When you have been doing something for over 50 years, you get pretty good at. With a best year of harvesting over 800 morel mushrooms my brother Dick Bennett can easily be called a Master Mushroomer. On Thursday, April 16, Dick found his first 2019 morel just south of Highway 10. By the time you read this column morels should be popping up all around this neck of the woods.

Dick told me, “There is a lot of misinformation about the best time to find morels. Violets being in bloom, lilac leaves being as big as a squirrel’s ear, apple trees blooming are all thought to be key but none of them hold any water in my experience. It’s all about ground temperature and you can read that by keeping an eye on weed growth in the woods.”

Dick was out exploring a few times, researching as he calls it, after violets were up and blossoms were forming on apple and lilac trees. He found no weeds growing in the woods indicating the ground was just too cold to produce anything.  Then we had a couple of hot days and some rain followed by a couple days with temps around 80 and, sure enough, Dick spotted a few weeds starting to pop in the woods.

“I headed south, got down below Highway 10 looking for weeds growing in the woods. I noticed hummingbirds had been back for about a week. That’s the one indicator of nature I watch for that is a proven indicator for me, that it’s time to start hunting for mushrooms,” explained brother Dick. “Sure enough, after some searching I found three with the largest one about the size of my thumb.

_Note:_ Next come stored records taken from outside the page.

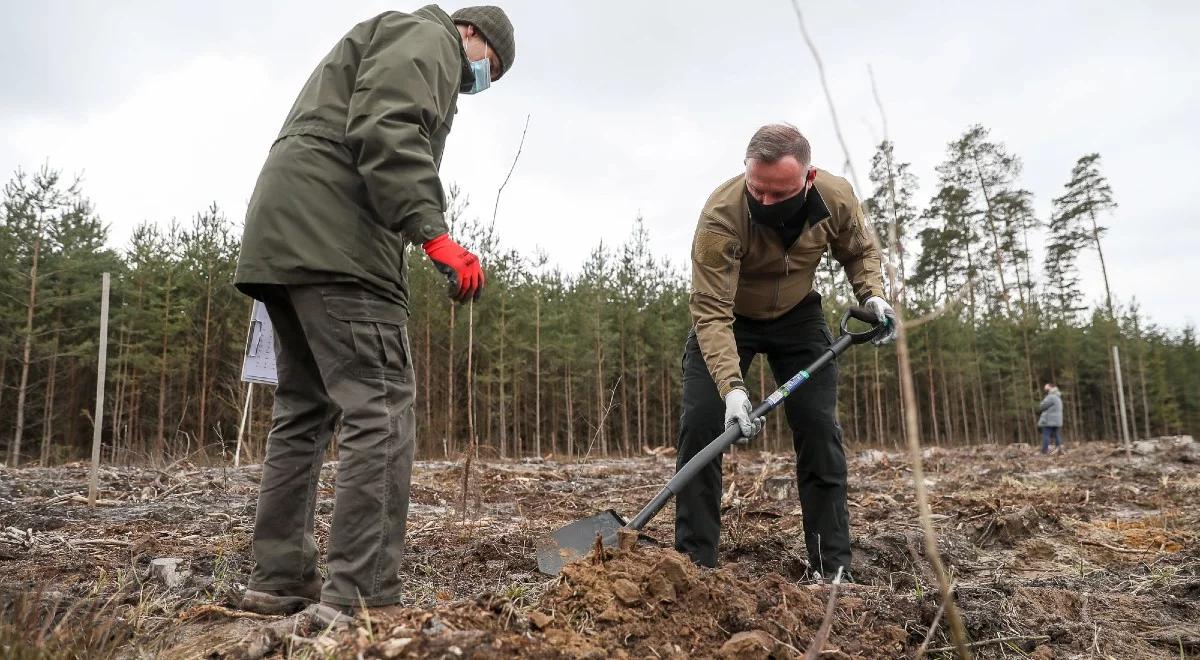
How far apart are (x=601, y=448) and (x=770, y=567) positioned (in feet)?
62.1

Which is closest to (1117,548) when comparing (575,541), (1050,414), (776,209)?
(776,209)

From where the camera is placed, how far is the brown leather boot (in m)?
2.38

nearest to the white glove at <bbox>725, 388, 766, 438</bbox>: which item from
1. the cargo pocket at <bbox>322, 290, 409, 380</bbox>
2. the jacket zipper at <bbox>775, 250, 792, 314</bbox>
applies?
the jacket zipper at <bbox>775, 250, 792, 314</bbox>

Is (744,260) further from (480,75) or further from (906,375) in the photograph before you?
(906,375)

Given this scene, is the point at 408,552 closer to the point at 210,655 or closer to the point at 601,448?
the point at 210,655

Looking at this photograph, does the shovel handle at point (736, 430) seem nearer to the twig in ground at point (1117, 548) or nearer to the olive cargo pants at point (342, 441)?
the olive cargo pants at point (342, 441)

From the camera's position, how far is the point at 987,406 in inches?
1366

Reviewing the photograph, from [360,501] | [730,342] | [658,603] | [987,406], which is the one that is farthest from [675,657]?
[987,406]

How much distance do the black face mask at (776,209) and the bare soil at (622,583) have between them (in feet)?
4.92

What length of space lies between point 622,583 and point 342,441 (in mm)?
923

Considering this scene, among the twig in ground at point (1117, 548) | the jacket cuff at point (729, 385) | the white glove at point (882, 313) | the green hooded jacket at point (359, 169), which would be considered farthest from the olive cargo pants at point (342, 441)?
the twig in ground at point (1117, 548)

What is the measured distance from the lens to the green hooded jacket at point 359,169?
221 cm

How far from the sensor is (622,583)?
194 centimetres

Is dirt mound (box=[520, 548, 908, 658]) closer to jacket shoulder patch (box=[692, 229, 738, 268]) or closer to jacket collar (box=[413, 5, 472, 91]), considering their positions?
jacket shoulder patch (box=[692, 229, 738, 268])
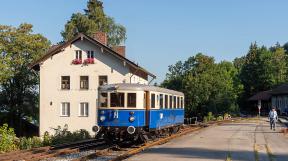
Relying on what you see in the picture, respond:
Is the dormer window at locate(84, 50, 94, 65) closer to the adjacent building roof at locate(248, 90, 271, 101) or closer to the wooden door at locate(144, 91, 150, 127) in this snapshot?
the wooden door at locate(144, 91, 150, 127)

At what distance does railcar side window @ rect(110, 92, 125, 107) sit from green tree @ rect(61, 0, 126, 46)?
4529 cm

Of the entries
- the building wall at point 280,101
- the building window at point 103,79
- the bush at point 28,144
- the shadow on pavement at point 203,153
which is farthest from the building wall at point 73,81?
the building wall at point 280,101

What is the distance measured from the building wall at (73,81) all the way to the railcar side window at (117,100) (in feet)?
71.7

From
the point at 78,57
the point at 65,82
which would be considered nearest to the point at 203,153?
the point at 78,57

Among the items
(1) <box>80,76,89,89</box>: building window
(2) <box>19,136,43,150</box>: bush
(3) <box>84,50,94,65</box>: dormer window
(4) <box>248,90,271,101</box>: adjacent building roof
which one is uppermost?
(3) <box>84,50,94,65</box>: dormer window

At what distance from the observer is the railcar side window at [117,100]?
20.4 metres

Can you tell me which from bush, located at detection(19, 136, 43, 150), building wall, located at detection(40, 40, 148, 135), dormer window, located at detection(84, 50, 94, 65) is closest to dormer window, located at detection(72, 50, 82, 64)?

It was early yet. I’m thinking that the morel season should be in full swing around May 23r this year around here.”

Pushing 80 years of age but in great shape, Richard, a retired 3M scientist, will walk for hours in the wilds looking for morels. He wears light-colored clothing, pant legs tucked in to keep out ticks. ”I like to get into places no one else does.” Dick loves the flavor and the thrill of the find. “The “AHA!” is like winning a big game.” If he happens to find over 100 in just one place it’s just Grace.

Dick mentioned, “I’ll thank the trees when I make a good find. If I find a spot that looks like it should hold mushrooms and doesn’t have any I’ll talk to the trees and tell them that they can do better.  I like the solitude, the spring flowers, finding hundreds of trilliums in one place, our state flower blooming all over the woods. I’ve spooked hen turkeys off their hidden nests and watched young turkeys keeping low right in the nest. I listen to spring birds; hear water cascading down a little stream. It’s a side benefit of hunting morels.”

Knowing my brother like I do I know, it’s how Dick experiences the spiritual side of nature, to be part of what God created. For him and other morel hunters it’s a sense of accomplishment that is hard to explain because as he says, “It’s getting harder every year to find them year.”